Je crois que mon premier objet de désir fashion remonte à mon arrivée au lycée. Je venais de quitter le collège très familial où enseignait ma mère et dans lequel toute vélléité modesque était sévèrement réprimée par la surveillante en chef. Laquelle nous inspectait le matin et nous envoyait manu militari aux toilettes nous démaquiller lorsque par malheur on avait « les yeux faits ».
Le lycée, ce fut une sorte de pays de cocagne pour cela. Nouvelle indépendance, mobylette à la clé, établissement en plein centre ville dans les quartiers bourgeois de Lyon. Avec du coup, des filles branchées comme je n'en avais jamais vues. Je me souviens, ma copine Béa et moi avions eu l'impression d'être deux paysannes en goguette le premier jour avec nos pulls roulés autour de la taille sur des jeans tex mal coupés.
Les it-girls de l'époque portaient des 501 ou des jean cimarron et arboraient toutes des marinières Agnès B.
THE marinière Agnès B. Pas des fake comme on pouvait en trouver au Leclerc pour pas cher, non, des vraies, avec le tissu qui allait bien et les rayures piles à la bonne dimension. Ma préférée c'était la rose et grise.
Il était évidemment hors de question de nous en procurer pour Béa et moi, nous ne venions pas de la fange, loin de là. Mais pour l'ainée de quatre enfants que j'étais, dans une famille au revenu divisé par deux avec le plan de licenciement qui avait foutu mon père dehors, acheter une marinière griffée qui à l'époque devait valoir dans les 200 francs (un monde), c'était à peu près aussi envisageable que d'avoir la permission de sortir en boîte.
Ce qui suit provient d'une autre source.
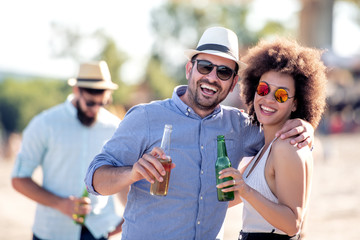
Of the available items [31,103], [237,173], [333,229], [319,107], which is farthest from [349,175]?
[31,103]

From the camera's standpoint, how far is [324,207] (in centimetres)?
1190

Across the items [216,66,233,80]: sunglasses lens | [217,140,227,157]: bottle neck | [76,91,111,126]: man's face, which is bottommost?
[217,140,227,157]: bottle neck

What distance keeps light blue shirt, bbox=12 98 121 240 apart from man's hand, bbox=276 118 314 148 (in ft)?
7.67

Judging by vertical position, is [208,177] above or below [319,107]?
below

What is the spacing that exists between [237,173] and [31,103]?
3883 cm

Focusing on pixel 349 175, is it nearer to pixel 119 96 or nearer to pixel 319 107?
pixel 319 107

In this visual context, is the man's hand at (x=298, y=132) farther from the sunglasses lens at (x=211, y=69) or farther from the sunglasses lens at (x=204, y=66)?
the sunglasses lens at (x=204, y=66)

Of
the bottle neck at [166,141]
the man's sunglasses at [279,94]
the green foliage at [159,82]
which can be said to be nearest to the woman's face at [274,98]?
the man's sunglasses at [279,94]

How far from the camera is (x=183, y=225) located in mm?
3344

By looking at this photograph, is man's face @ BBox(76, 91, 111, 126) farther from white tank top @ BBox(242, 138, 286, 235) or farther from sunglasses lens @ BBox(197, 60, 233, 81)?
white tank top @ BBox(242, 138, 286, 235)

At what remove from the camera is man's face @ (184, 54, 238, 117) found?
3.55m

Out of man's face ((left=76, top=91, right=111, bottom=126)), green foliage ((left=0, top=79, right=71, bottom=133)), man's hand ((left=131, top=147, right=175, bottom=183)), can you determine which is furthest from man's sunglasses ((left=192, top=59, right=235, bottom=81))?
green foliage ((left=0, top=79, right=71, bottom=133))

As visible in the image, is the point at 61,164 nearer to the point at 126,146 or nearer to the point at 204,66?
the point at 126,146

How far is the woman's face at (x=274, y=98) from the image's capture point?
3539 millimetres
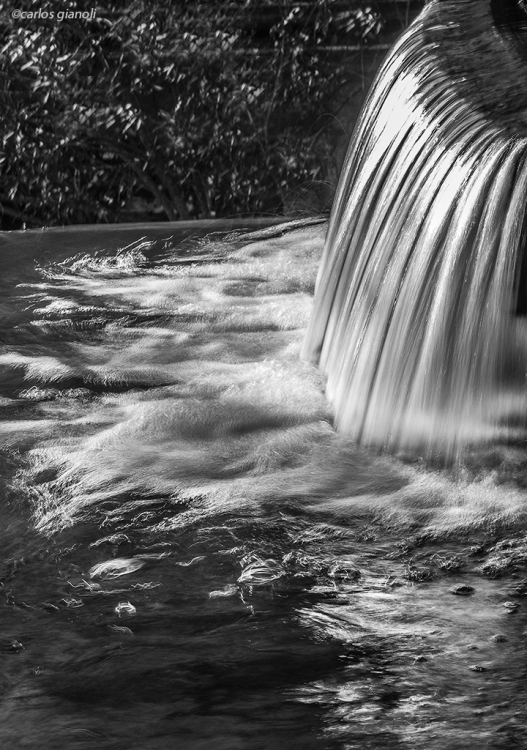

C'était sans compter le marché noir de la marinière. Une copine, délurée comme pas deux et reine des bons plans avait en effet un filon de cardigans à petits boutons et autres must have Agnès B pour trois fois rien. Seule concession à la trendytude: les étiquettes coupées. Ce qui n'était pas rien dans ce milieu bien pourri où il n'était pas rare qu'une chipie retourne le derrière de ton tee-shirt pour vérifier la provenance de tes sapes.
Autant vous dire qu'on s'en tapait le coquillard, avec Béa. Et qu'on y a écoulé tout notre argent de poche, pour pouvoir nous aussi nous pavaner en tenue de bagnard.
Avec le recul, je ne suis pas certaine que ce fut la meilleure idée de ma vie. Je veux dire, les rayures quand on est une adolescente aussi haute que large.
Toujours est-il que voilà, Agnès B pour moi, c'était un peu l'équivalent d'Yves Saint Laurent. Et que le premier cadeau que j'ai fait au churros, c'était un pull Agnès B. Parce que j'avais l'impression en entrant dans la boutique de la rue du jour d'avoir gravi pas mal d'échelons depuis la classe de seconde.
Après j'ai payé une armoire d'agios. Preuve que j'avais du rater quelques marches de l'échelle en question.
Il n'empêche que lorsque j'ai reçu il y a un mois de ça environ un mail du service de presse m'invitant au défilé Printemps Eté 2012 d'Agnès B, la boucle était bouclée. Mon premier défilé serait pour l'idole de mes 15 ans.
Demain je vous raconte comment ça s'est passé si vous voulez. Ah et pas de panique, la semaine prochaine on reprend un cours normal, à savoir que je ne vais pas me mettre à parler chiffons tous les jours, j'aurais pas la matière, by the way.
Edit : en photo, le modèle que j'ai préféré au défilé, parce que la robe, la longueur, la top qui n'était pas exactement une planche à pain et ce jaune soleil aussi je crois. Peut-être, sûrement, également, parce que je suis certaine que c'est le style de robe qui fait ronronner mon mari.
Edit2: C'est tout de même ma PREMIERE photo de défilé, je suis complètement retournée.
Edit3: Par contre pour une comme ça il y en a 200 à jeter, respect Garance Doré.
Edit4: Demain le ton sera légèrement plus tragi-comique, j'ai tout de même failli me transformer en torche vivante sur le catwalk.
Edit5: En revanche je suis assez étonnée qu'on ne m'ait toujours pas envoyé mon chauffeur pour la soirée de Carine.